Full toot:
Many have tagged us in discussions about a specific Google extension built into Chromium browsers and asked us what we’ve done about it.
This is a part of the Google Meets browser extension, which we bundle in order to allow Google Meets to work. This can be disabled in Settings > Privacy and Security > Google Extensions > Meets. Disabling it will break Meets. We expose this as a setting because we want you to be able to control it, and disable it if you want to.
Disabling it by default would be great, but doing so would break Meets for users who are not able to understand why it’s broken, or what they need to change in order to allow it to work. Unfortunately, when websites break, either because of browser detection, or missing features, users invariably assume the browser is at fault rather than the website, and we have to make choices about what needs to be done to make websites work. We do not take these kinds of decisions lightly.
We do find it very interesting that Google, who run the Chromium browser project, choose to give Meets additional information that is not given to other videoconferencing websites, and this could easily be seen to be uncompetitive behaviour. Hopefully, the EU’s competition enforcement agencies can add this to their radar, and require a change in Google’s Meets functionality.
I feel like most of Vivaldi’s target audience is knowledgeable enough to enable an extension that’s disabled by default. Heck, just display a notification asking whether to enable the extension when a Google Meet site is opened.
These proprietary, bundled-by-default extensions are just a taste of what a browser engine monopoly looks like. Alternative frontends to the Chromium engine don’t make a difference as these frontends will suck up whatever changes upstream. We only have 3 major/relevant engines left, Blink (Chromium), Gecko (Firefox) and WebKit (Safari, originated in Konqueror I think), with Blink being a fork of WebKit (although very diverged by now).
The web is so complex now that I don’t really see more engines becoming actually usable. Even Microsoft bailed out and eventually switched Edge over to Chromium.
Vivaldi’s target audience is people who don’t mind proprietary blobs as long as they are “good” or make things “work better.” Given that Vivaldi itself is essentially a proprietary blob combined with a Chromium backend this makes sense.
I feel like most of Vivaldi’s target audience is knowledgeable enough to enable an extension that’s disabled by default.
You could make the same argument in reverse. It’s irrelevant if we’re talking about knowledgeable people. The target market for significant growth is less knowledgeable people, so it makes more sense to cater defaults to that type of user.
So Meet/Hangout does not work on Firefox at all? (In case the zero users who use Meet/Hangout see this)

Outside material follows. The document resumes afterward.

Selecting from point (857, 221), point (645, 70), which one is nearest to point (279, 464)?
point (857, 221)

Not sure about hangout, meet works fine just without some features. The main ones are sharing a specific tab and blurred/custom backgrounds but there might be some other minor stuff that I’ve never tried.
It works, though IIRC there are some features that only work in Chrome. I only use it once in a blue moon so I forget the details.
I suppose there might be features I’m missing from meets/Hangouts but 1) I don’t know what they might be, and 2) I’ve used the services regularly and not had any trouble.
Why not meet in the middle and make it a toast.
"Do you want Google Meets to be disabled?
Y/N
Sounds great! We’ve disabled settings for Google Meet, if you would like to re-enable it at any point, you can find it at…"
There. I even wrote most of it out for them.
Users will disable it and then a week later when they need it they’ve all forgotten about that dialog.
Seems like a simple check script for if at Google Meet then a red exclamation will appear saying you have it disabled and where to re-enable it.
A suggestion: disable it by default, and show a prompt and warning to Meet users asking if they want to enable this Meet extension, while warning them this would allow more tracking from Google.